Next time when you make bread, don't knead with the extra flour (yes....sounds weird). when you add all the extra flour in, the dough has a harder time forming the gluten. it also makes a dry, hard bread. if you keep at it without the extra flour, there's a point where the dough stops sticking to your work surface and starts sticking together. then it gets all shiny and pretty.

I use the French "slap and fold" method to knead. MUCH easier on the wrists. this lady has a great explanation of how it's done. [ame]http://www.youtube.com/watch?v=9dUZ0O-Wv0Q[/ame]


----------



## doriettefarm (Mar 9, 2014)

I've always said there are lots of similarities between baking and soap making . . . this post proves me right!  

AnnaMarie - your scones look scrumptious!  Anything with 1 cup heavy cream is good in my book but adding the rose water glaze just puts it over the top!

Dennis - your bread looks a lot like a buttermilk bread that I bake regularly.  Recipe is from the Artisan Bread in 5 Minutes a Day cookbook and it makes the best grilled-cheese sandwiches ever!

Since we're having pizza tonight, top pic is our deep dish pizza

Next is the buttermilk bread 

And finally our sourdough (L - cheddar & romano; R - cheddar & jalapeno)


----------



## AnnaMarie (Mar 9, 2014)

doriettefarm said:


> I've always said there are lots of similarities between baking and soap making . . . this post proves me right!
> 
> AnnaMarie - your scones look scrumptious!  Anything with 1 cup heavy cream is good in my book but adding the rose water glaze just puts it over the top!
> 
> ...



Please invite me to dinner!!!! That pizza looks amazing! I completely concur on the similarities between soap making and baking- the artistry, the science, the creativity,.... The only major difference is that one will help the waistline to grow :-D :-D
Cheers!
Anna Marie


----------



## doriettefarm (Mar 10, 2014)

AnnaMarie said:


> Please invite me to dinner!!!! That pizza looks amazing! I completely concur on the similarities between soap making and baking- the artistry, the science, the creativity,.... The only major difference is that one will help the waistline to grow :-D :-D
> Cheers!
> Anna Marie



If you didn't live on the other side of the country, I would totally invite you for dinner!  We could stuff ourselves with good food & drink then stay up late playing mad scientist . . . hopefully we wouldn't blow the house up!


----------



## AnnaMarie (Mar 10, 2014)

doriettefarm said:


> If you didn't live on the other side of the country, I would totally invite you for dinner!  We could stuff ourselves with good food & drink then stay up late playing mad scientist . . . hopefully we wouldn't blow the house up!
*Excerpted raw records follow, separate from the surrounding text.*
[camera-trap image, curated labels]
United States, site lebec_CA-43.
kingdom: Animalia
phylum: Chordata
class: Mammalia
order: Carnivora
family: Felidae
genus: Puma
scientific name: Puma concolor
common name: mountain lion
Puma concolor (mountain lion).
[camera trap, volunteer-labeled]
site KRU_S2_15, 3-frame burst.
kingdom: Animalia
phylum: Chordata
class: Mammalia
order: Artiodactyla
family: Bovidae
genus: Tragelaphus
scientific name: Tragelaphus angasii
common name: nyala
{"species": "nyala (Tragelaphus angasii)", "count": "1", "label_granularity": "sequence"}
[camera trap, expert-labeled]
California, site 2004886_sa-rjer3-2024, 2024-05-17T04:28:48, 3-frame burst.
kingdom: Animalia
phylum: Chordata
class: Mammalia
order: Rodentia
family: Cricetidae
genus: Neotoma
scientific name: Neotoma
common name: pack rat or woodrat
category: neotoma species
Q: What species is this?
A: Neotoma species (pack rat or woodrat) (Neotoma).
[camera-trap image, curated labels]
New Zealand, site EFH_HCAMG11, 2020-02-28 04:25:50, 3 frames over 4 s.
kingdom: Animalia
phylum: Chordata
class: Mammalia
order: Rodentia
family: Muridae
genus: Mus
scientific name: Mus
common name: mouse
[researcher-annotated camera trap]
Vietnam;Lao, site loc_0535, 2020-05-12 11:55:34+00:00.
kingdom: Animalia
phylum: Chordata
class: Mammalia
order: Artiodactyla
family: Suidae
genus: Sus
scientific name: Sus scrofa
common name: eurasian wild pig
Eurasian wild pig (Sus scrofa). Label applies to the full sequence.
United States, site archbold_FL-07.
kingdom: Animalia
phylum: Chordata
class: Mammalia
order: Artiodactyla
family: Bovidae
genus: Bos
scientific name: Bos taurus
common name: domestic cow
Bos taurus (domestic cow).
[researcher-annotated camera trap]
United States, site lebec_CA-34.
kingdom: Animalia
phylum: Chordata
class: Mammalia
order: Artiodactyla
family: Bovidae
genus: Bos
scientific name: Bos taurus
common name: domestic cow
That is totally my line of thinking :-D :-D Something about experimenting in the wee hours- and with a glass of good wine!


----------



## AnnaMarie (Mar 12, 2014)

I did make soap today, but I also made this:


----------



## AnnaMarie (Mar 12, 2014)

Slow cooked pulled pork with homemade BBQ sauce and homemade coleslaw, seriously yummy eating!


----------



## Sagebrush (Mar 12, 2014)

AnnaMarie said:


> Slow cooked pulled pork with homemade BBQ sauce and homemade coleslaw, seriously yummy eating!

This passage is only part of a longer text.